Terror in America

 

The drums of war that rumbles in the United States of America resound clamorously in Afghanistan. The brazen and reprehensible attack on the American economic and military heart, the World Trade Centre and the Pentagon, has sent shockwaves throughout the world. The Muslim world, in particular, now awaits with trepidation the reaction of the wounded beast.

 

Just like a re-run of the Oklahoma bombing the Western world and its media were quick to point fingers at Muslims without any shred of supporting evidence. Once again the term “terrorism” is being made synonymous with Islam and Muslims, notwithstanding perfunctory disclaimers. Rhetorical statements by President George Bush fits the image of the Wild West, or rather the Deep South, a mentality of a lynch mob out to get the first Darkie after a local rape and string him by the nearest sturdy oak tree. Dead or alive, guilty or not, hang Osama bin Laden.

 

Organising a posse or an international coalition to hunt down “terrorists” and to destroy their sanctuaries is not a solution. For the “terrorist” bases and their networks will re-emerge as long as the root causes of the phenomenon have not been addressed. Besides, employing one’s military prowess to annihilate terrorism will only goad the terrorists to retaliate.

 

The media has labelled the September 11th bombing as the worst act of terrorism in history, yet this is not true. No one has paused to consider that the United States itself has carried out and supported some of the worst acts of terrorism. Ever since the US army massacred 300 Lakotas (a Red Indian tribe) in 1890, American forces have intervened frequently elsewhere around the globe.

 

Indeed the US has sent troops abroad or militarily struck other countries’ territory 216 times since independence from Britain. Since 1945 the United States has intervened in more than 20 countries throughout the world. Since World War 2 the US actually dropped bombs on 23 countries. Post World War 2, the US has also assisted in over 20 different coups throughout the world, and the CIA was responsible for half-a-dozen assassinations of political heads of states.

 

The policies of the US government in the Middle East in the last 50 odd years, and especially in the last decade, have created so much frustration and desperation among the Arab masses that it has set the stage for “terrorism”. Palestine more than any other conflict epitomise this sense of hopelessness and helplessness. Because of the United States’ intimate relationship with Israel, Palestinians and Arabs are convinced they cannot expect even a modicum of justice. The brutal suppression of the second intifada in the last few months which witnessed Apartheid Israel unleash the full fury of state terror upon a humiliated and subjugated people was perhaps ‘the last straw that broke the camels back’.

 

In the eyes of the victims of Israeli aggression and occupation, their oppressor could not have embarked upon such merciless suppression without the support and solidarity of the US.

 

Add to this, the unending suffering of the Iraqi people because of the cruel sanctions imposed by the United Nations at the behest of the US and Britain. One-and-a-half million innocent people have been killed in the last 10 years and scores continue to die every day because of an acute shortage of essential medicines and a disintegrating healthcare system. This has created a huge reservoir of resentment, of bitterness, of hatred towards the US in the Middle East.

 

At a time when the citizens of the US are so deeply concerned about the sanctity of human life, it may be illuminating to recollect that US hegemony began on 6 August 1945 with the bombing of Hiroshima that obliterated thousands of innocent people from the face of the earth. It is estimated that 3 million people died in Vietnam and Indochina so that the US could maintain its hegemonic power.

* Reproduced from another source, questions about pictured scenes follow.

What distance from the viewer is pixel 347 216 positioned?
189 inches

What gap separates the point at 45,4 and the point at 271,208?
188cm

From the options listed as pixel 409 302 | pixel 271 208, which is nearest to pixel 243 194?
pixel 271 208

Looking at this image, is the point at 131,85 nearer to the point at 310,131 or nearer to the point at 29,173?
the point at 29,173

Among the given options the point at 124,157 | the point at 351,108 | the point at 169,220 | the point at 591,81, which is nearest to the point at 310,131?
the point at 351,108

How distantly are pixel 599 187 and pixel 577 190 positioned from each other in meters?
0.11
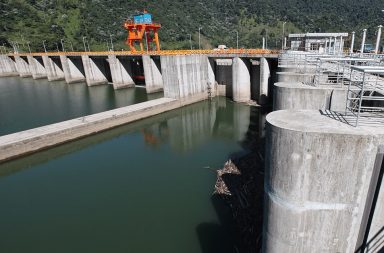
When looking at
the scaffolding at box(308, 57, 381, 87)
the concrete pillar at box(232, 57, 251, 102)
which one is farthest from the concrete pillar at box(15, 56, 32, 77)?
the scaffolding at box(308, 57, 381, 87)

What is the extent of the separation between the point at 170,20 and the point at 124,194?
107 metres

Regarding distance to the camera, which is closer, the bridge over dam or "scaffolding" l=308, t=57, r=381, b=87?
"scaffolding" l=308, t=57, r=381, b=87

And in Panama, El Salvador, Nicaragua, Chile, indeed the whole of Latin America, from the fifties to the early eighties, tens of thousands of innocent men, women and children had perished as a result of a superpower’s desire to perpetuate its control and dominance through covert operations, espionage activities, assassination squads, economic strangulation and organised political subversion.

In Apartheid South Africa too, lest we forget, the US and British governments and their business and military elite, covertly and overtly supported the white racist regime. Without their help, this inhuman social system that denied, dehumanised and denigrated blacks would not have been sustained for decades.

Whilst there have been expressions of sympathy for the bereaving people of America, there is also a great deal of antipathy towards the arrogant superpower. The Christian scripture tells us “What you sow, you shall reap.” In Islam, Hinduism and Judaism there is acknowledgement of the law of requital. In the context of the terrible tragedy that has befallen the US, nothing is perhaps more apt than that wise Confucian saying, “Do not do to others what you do not want others to do to you.”

The crying need of the hour is not cobbling together an international alliance to pulverise an impoverished nation harbouring an alleged “terrorist”, but a time to think and reflect. The world needs a New World Order in which no single country dominates and dictates to others, where countries are guided by the principles of justice, rather than the imperative of power.

(Mr. Firoz Osman is Secretary of the Media Review Network, which is an advocacy group based in Pretoria, South Africa.)